Matson is a part-time Episcopal priest and a full-time artist. His website describes his work as “Found Object Esoterica.”
“When I became a priest, my prayer was that I may also be an artist,” Matson said. “At the time, priest and artist seemed to stand at opposing poles. I have since come to believe that priest and artist fundamentally do the same thing: in either case, one stands on a threshold between the worlds.”
Many of his works are interactive, such as the Hieros Gamos (Sacred Marriage) which is made of two frames and two opposite shapes that come together as one when a handle is used to rotate the piece.
Wagley works in multiple forms of media, ranging from drawings, stitches, text, collage and assemblage. Her work has been featured in venues in Maine and New Hampshire since 2012, and she has also hosted two solo shows.
Wagley said she “got hooked on looking at and making pictures at age 6,” during her first trip to a museum. She was particularly inspired by Renaissance paintings, which she described as “both weird and wonderful.”
Her exhibit includes shadow boxes inspired by stories from the Bible, the lives of saints and Greek mythology, all stories that inspired her at a young age.
“In this work, I attempt to make sense of those stories – such as the Old Testament account of the plagues, which certainly resonate in these times,” she said. “In my work the shadow box serves as a rudimentary stage for telling and interpreting these stories, recalling the dioramas we used to make in elementary school.”
Katz said his work in the exhibit tells the story of the five Books of Moses in the Jewish Torah, ending with the death of Moses.
“These are stories that I grew up with, and that my children grew up with,” he said. “They’ve always been a part of my life.”

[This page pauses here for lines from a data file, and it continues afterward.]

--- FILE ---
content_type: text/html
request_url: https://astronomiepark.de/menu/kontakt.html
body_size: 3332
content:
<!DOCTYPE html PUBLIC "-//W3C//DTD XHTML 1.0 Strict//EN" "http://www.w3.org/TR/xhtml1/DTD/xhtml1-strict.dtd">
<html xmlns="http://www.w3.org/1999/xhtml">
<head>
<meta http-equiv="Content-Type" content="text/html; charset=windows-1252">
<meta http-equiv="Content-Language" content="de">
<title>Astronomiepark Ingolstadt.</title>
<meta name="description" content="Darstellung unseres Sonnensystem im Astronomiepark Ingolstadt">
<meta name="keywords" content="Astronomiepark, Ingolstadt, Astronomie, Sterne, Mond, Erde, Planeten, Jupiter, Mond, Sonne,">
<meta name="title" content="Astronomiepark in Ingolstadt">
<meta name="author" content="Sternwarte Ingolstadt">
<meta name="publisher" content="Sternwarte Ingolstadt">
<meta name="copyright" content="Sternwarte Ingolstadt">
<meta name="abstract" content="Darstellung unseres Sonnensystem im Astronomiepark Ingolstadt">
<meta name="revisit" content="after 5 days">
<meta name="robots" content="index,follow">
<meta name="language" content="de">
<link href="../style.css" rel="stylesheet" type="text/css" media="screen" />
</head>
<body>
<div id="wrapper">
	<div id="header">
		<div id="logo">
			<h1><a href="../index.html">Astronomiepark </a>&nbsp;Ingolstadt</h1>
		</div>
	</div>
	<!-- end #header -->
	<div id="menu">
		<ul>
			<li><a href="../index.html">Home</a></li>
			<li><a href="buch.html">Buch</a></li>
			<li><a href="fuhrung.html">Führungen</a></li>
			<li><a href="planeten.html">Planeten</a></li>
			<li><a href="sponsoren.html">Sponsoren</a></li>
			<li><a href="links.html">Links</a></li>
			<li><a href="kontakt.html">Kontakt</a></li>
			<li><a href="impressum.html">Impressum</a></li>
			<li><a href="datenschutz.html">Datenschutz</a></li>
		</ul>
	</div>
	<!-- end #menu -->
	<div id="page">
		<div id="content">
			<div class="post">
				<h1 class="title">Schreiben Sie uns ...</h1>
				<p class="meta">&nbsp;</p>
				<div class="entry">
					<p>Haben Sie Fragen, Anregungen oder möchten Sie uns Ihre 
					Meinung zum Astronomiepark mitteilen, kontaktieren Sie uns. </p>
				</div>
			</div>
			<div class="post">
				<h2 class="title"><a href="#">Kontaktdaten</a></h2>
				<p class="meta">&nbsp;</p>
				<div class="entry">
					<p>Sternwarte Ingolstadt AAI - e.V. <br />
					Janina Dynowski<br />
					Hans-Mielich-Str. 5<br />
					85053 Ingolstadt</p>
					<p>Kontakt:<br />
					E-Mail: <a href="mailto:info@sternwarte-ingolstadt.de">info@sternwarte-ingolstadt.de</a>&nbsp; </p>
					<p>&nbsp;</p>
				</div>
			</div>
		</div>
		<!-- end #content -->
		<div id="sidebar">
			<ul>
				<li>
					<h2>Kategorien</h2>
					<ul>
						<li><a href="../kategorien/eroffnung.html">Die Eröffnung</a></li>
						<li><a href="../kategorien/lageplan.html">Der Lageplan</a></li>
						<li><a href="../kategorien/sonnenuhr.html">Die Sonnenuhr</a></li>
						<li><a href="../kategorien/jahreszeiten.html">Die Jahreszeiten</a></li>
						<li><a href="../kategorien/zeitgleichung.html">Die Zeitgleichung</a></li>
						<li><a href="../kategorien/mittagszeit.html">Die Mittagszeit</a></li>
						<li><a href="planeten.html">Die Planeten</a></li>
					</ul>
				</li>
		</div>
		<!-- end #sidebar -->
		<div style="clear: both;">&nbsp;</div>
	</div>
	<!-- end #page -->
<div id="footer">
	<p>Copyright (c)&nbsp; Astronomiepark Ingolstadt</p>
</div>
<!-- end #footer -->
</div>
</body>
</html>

Katz said he recently lost his father, who worked as a mechanic, and found several items that wound up in the exhibit as he was going through his things.
In his exhibit, items such as a trophy with a man extending his arm is parting the Red Sea and a toy pickup truck packed with blocks containing pictures of animals is the ark amid the great flood.
“There was, for me, on a very personal level, a nice connection between cleaning out my father’s workspace and being able to integrate a lot of his objects into the work of art as well,” he said.
The works were accompanied by an essay from Aaron Rosen, director of the Parsonage Gallery in Searsport. Rosen wrote that the show emphasizes Maine’s unique tradition of assemblage, and that showing the work of these four unique artists together could, in a certain light, be considered an act of assemblage.
“Despite such different spiritual journeys, the artists bring a similarly non-dogmatic, playful spirit to their works,” he wrote, “sparking numerous interreligious parallels and dialogues along the way. Whether tackling the prejudices of the canon, as Sally Wagley does, or delving into the overlapping acts of map and mythmaking, as Abbie Read does, the works in this exhibition invite responses as personal as the objects they bind together.”